Salud

Envejecer sin renunciar a la independencia

Margaret Land (izq.) y Barbara Hellman en la tienda Ruth Kisman Thrift Shop, de East Ridge Retirement Community en Cutler Bay.
Margaret Land (izq.) y Barbara Hellman en la tienda Ruth Kisman Thrift Shop, de East Ridge Retirement Community en Cutler Bay. Miami Herald

Cuando pregunté a los otros tres integrantes de mi grupo de caminata, todos los cuales rondan los 75 años o más, si tenían alguna inquietud con respecto a los arreglos para vivir en el futuro, cada uno dijo que no tenía ninguna. Aunque, como yo, viven en hogares particulares de varios pisos, sin elevadores y, en dos casos, sin baños en cada piso.
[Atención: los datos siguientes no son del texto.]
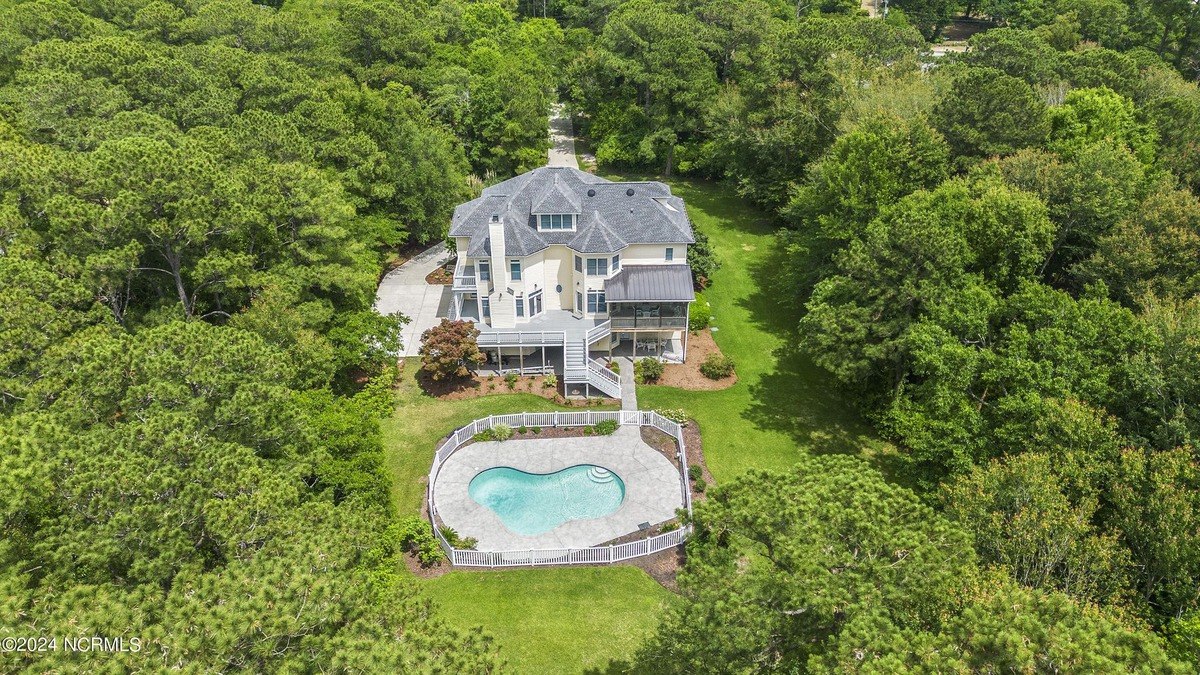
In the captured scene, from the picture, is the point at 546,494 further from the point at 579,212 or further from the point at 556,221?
the point at 579,212

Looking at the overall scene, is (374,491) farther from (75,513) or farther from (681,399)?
(681,399)

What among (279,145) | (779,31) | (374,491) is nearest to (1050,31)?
(779,31)

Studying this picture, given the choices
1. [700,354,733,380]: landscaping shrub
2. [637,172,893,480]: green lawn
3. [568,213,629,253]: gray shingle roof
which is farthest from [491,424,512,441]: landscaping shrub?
[700,354,733,380]: landscaping shrub

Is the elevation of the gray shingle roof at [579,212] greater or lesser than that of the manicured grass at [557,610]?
greater

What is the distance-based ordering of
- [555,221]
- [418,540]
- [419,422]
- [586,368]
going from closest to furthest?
[418,540]
[419,422]
[586,368]
[555,221]

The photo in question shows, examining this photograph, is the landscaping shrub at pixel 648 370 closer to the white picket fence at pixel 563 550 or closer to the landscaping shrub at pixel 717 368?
the landscaping shrub at pixel 717 368

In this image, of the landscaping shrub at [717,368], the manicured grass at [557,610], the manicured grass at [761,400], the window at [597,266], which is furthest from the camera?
the landscaping shrub at [717,368]

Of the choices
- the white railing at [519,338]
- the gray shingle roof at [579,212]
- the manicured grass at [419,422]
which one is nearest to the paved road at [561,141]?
the gray shingle roof at [579,212]

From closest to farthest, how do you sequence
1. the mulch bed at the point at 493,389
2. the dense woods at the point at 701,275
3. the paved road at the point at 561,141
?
the dense woods at the point at 701,275 → the mulch bed at the point at 493,389 → the paved road at the point at 561,141

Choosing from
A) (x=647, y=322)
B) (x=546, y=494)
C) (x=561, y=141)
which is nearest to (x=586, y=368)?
(x=647, y=322)
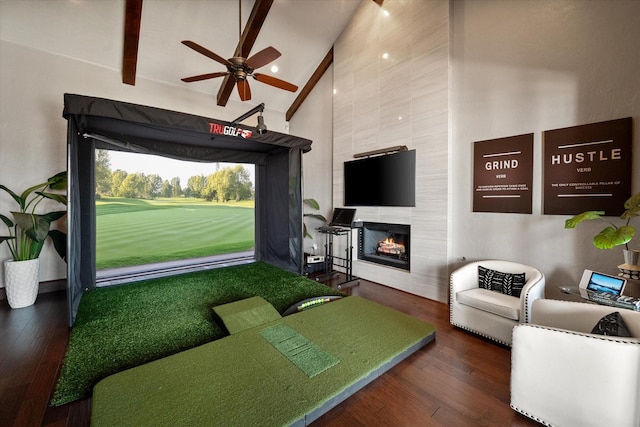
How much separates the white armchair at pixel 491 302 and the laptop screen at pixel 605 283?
0.35m

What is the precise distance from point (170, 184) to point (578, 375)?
21.5 feet

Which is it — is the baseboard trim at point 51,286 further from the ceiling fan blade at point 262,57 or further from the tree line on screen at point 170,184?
the ceiling fan blade at point 262,57

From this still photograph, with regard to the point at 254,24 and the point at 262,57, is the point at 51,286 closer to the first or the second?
the point at 262,57

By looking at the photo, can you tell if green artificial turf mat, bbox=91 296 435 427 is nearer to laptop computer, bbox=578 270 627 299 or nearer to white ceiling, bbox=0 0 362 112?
laptop computer, bbox=578 270 627 299

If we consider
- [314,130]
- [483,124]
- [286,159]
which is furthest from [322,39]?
[483,124]

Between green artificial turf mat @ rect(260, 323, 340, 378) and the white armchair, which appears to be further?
the white armchair

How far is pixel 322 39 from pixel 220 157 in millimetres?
3409

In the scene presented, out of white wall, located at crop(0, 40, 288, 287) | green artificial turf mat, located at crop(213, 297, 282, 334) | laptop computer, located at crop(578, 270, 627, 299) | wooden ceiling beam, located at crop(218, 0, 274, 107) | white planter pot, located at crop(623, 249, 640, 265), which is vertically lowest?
green artificial turf mat, located at crop(213, 297, 282, 334)

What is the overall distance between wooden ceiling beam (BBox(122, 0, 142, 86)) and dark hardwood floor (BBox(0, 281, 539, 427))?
A: 4.25m

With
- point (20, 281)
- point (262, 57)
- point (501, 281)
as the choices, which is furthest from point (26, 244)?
point (501, 281)

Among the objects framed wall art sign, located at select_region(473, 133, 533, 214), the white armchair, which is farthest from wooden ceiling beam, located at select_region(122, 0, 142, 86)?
the white armchair

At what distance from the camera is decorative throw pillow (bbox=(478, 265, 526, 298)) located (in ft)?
9.05

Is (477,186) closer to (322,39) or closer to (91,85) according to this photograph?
(322,39)

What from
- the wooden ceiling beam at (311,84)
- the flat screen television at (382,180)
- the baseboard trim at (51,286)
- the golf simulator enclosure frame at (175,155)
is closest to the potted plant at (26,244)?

Mi hijo en Los Ángeles me preguntó hace poco qué haría yo si ya no pudiera vivir en mi casa, y le respondí con sorna: “Me voy a vivir contigo”. Las ventajas: Estaría rodeada por una familia cariñosa que me apoye, y el clima cálido es beneficioso para alguien como yo que se vuelve cada vez más intolerante al frío con cada año que pasa. Las desventajas: Perdería una comunidad familiar y una diversidad de amigos, y su casa, a diferencia de la mía, está en una empinada colina sin tiendas cerca; y, si no pudiera manejar ya, tendrían que llevarme a todas partes.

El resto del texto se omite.